Repeat all the lines below exactly, but omit the pictures.

**Recorded data:**
################
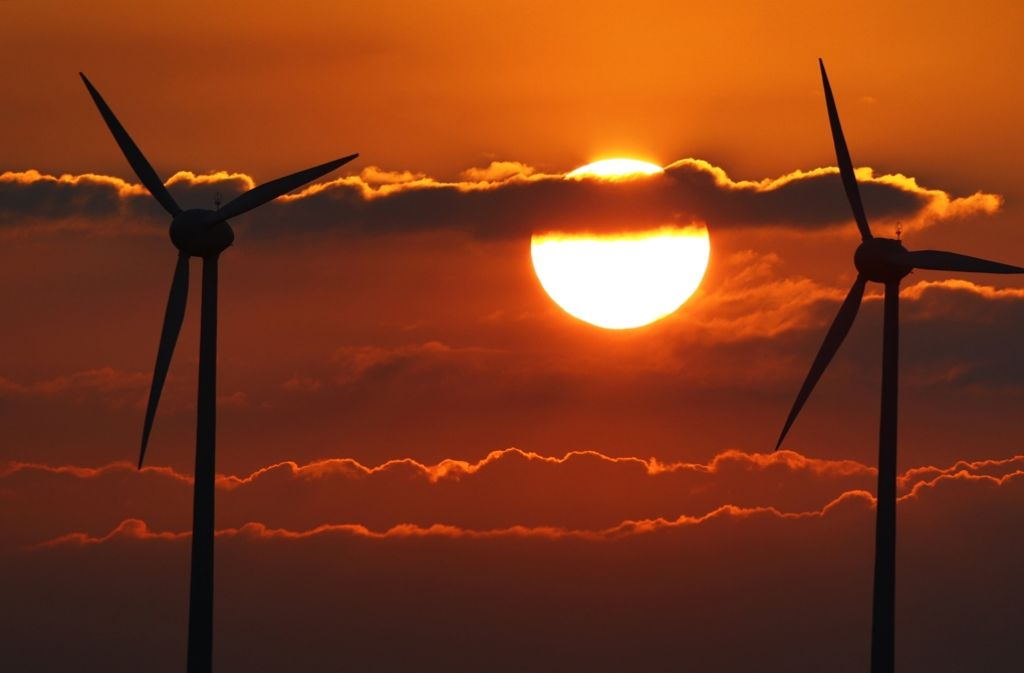 Wie weit müssen Windkraftwerke von Häusern entfernt sein? Über diese Fragen konnten sich Grüne und CDU dem Vernehmen nach bisher nicht einigen. Foto: dpa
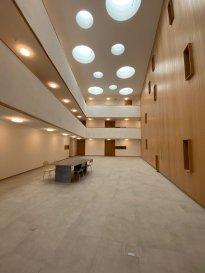 Appartement 05:  A LOUER : Sublime appartement dans la résidence Cité 8 - 50+, l'appartement dispose d'une loggia. Une cour intérieure spacieuse et couverte est prévue comme atrium dans le bâtiment, qui servira également de salon et de lieu de rencontre. L'espace extérieur spacieux est conçu comme un espace ouvert ressemblant à un parc. L'appartement dispose d'un parking souterrain, d'une cave ainsi que de pièces communes. L'appartement est accessible sans obstacle.  Nous vous invitons à nous rendre visite ou contacter l'un de nos commerciaux pour plus d'informations.  M. Moura Jemp +352621216646  M. Marc Risch +352621210333  Les surfaces et superficies sont indicatives  Rejoignez-nous sur Facebook : Newjomar Belval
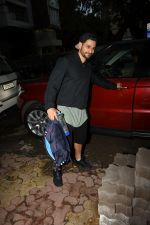 Kunal Khemu spotted at gym in Khar on 18th June 2019 (11)_5d09d7f579d63.JPG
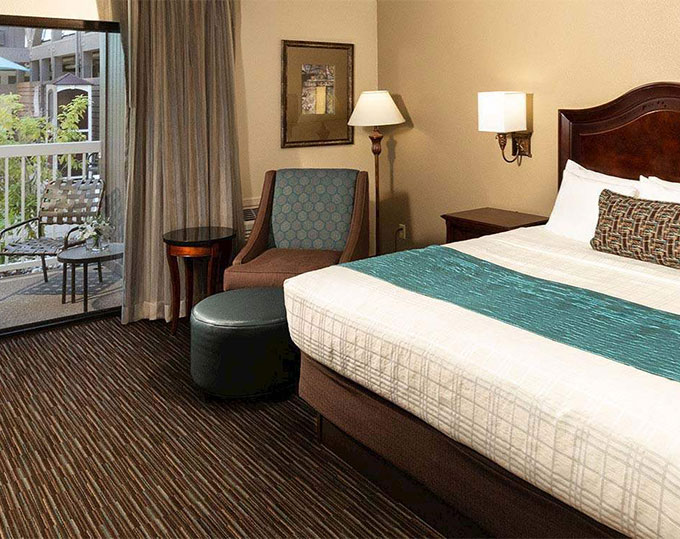 King With Patio Or Balcony Best Western Plus Inn At The Vines California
################
**Reply to the exercise:**
 Wie weit müssen Windkraftwerke von Häusern entfernt sein? Über diese Fragen konnten sich Grüne und CDU dem Vernehmen nach bisher nicht einigen. Foto: dpa
 Appartement 05:  A LOUER : Sublime appartement dans la résidence Cité 8 - 50+, l'appartement dispose d'une loggia. Une cour intérieure spacieuse et couverte est prévue comme atrium dans le bâtiment, qui servira également de salon et de lieu de rencontre. L'espace extérieur spacieux est conçu comme un espace ouvert ressemblant à un parc. L'appartement dispose d'un parking souterrain, d'une cave ainsi que de pièces communes. L'appartement est accessible sans obstacle.  Nous vous invitons à nous rendre visite ou contacter l'un de nos commerciaux pour plus d'informations.  M. Moura Jemp +352621216646  M. Marc Risch +352621210333  Les surfaces et superficies sont indicatives  Rejoignez-nous sur Facebook : Newjomar Belval
 Kunal Khemu spotted at gym in Khar on 18th June 2019 (11)_5d09d7f579d63.JPG
 King With Patio Or Balcony Best Western Plus Inn At The Vines California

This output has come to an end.